All students who come to Wolfson will sit an admissions assessment on the same day as their interviews (the only exceptions are Medicine and Veterinary Medicine students who take their assessments in advance). This assessment is designed to supplement the information in your application and to provide a gauge of your abilities. You will attend two interviews, each of which lasts around half an hour. For some subjects, you will be interviewed by more than one College or in the Faculty: you will be notified of this in your interview letter.
In one interview you will be interviewed by an Admissions Tutor and the Director of Studies (DoS) in your chosen subject. DoSs are listed on the relevant subjects page and are responsible for organising your study programme and monitoring your progress should you be offered a place. The other interview will be delivered by relevant members of Faculty. Some subject interviewers will be looking for evidence that you have grasped enough of the theoretical, mathematical or scientific concepts necessary to thrive on our degree course. Others will be testing your analytical skills and ability to develop, illustrate and sustain an argument.
You will also be given the opportunity to ask us anything you wish us to know and to discuss the course, College or Cambridge University.
Interviewing at Wolfson
We provide meals free of charge while you are with us and also offer you a overnight accommodation if you have come from a distance. You will typically find current students who will welcome you when you arrive in College, guide you to the interview rooms and chat with you about the College and their experiences here. If you stay overnight, they usually invite you to dine together or to drop in and chat over drinks and biscuits during the evening.
- You should dress comfortably for interview; there is no need to wear formal clothing.
- Inform yourself widely about your chosen subject. You can do this by reading beyond the immediate remit of your curriculum, such as finding journal articles, and engaging in extracurricular activities.
- Have a practice interview with someone you do not know well. This could be a senior teacher or lecturer in your current school, college or workplace.
- Most questions in Cambridge interviews are what one might term ‘what/why’ questions. In other words we might ask you what you make of a problem and then ask you to explain or justify your position. Practice discussion and analysis – talk informally to your teachers and lecturers, your family or your friends about questions that interest you. Try to explain to them clearly what you think about particular issues, and why.
- Keep a copy of your application and any other material you have submitted, and read it in advance. Keep in mind that we will be discussing your application material with you during interview.
A new student advice website, InsideUni, compiles tips from over 700 successful applicants for your benefit. You can read their tips for interviews in different subjects here. There is also general information available via the Cambridge University website.
- Remind yourself of your motivation, why do you want to study at Cambridge and why is the course right for you?
- Re-read your application and personal statement, and be ready to discuss the things you've said and studied.
- Get to the College in good time so you avoid any unnecessary stress.

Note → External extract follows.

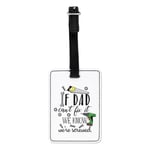 If Dad Can't Fix It We Know We're Screwed Visual Luggage Tag Suitcase Bag Father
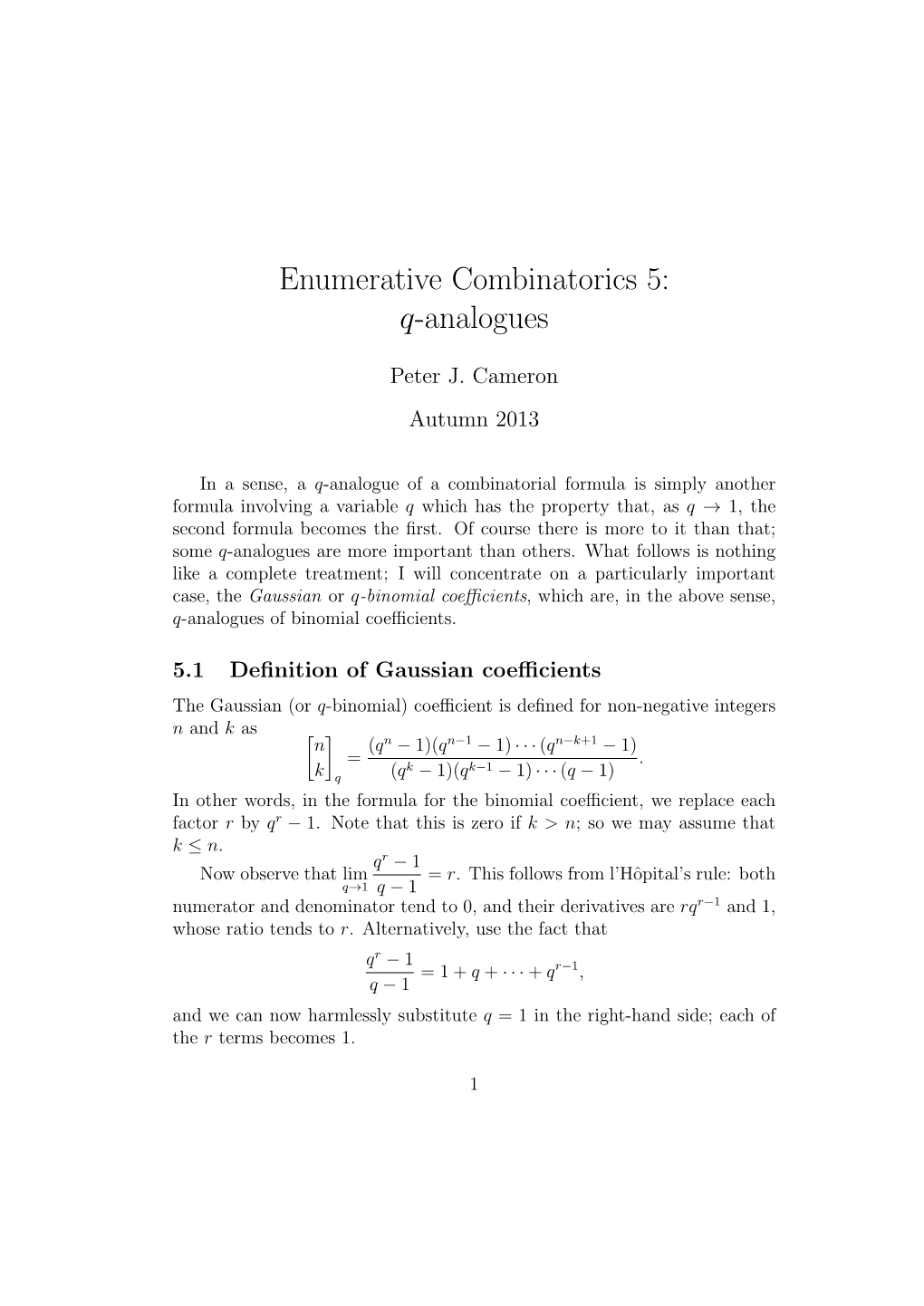 Enumerative Combinatorics 5: Q-Analogues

- Watch this videos for more tips!
In this video, you can see four example interviews so you can get a sense of the kind of questions you might be asked. Throughout the video there are pointers on what the interviewers are looking for.
- Listen carefully
- If you don't understand something, ask for clarification
- Don't be afraid to take a moment to gather your thoughts
- Be yourself!
Remember that the interviewers are not trying to trick or scare you, they just want to know if you're right for the course. In fact, many students even enjoy the experience! It's also normal to think the interview has gone badly, according to one of the InsideUni founders, the majority of contributors thought their interview had gone terribly, but they all ended up getting a place. So don't be disheartened if you think you give a poor answer to one question, try and let it go, turn over a new page, and approach the next question as a fresh start. GOOD LUCK!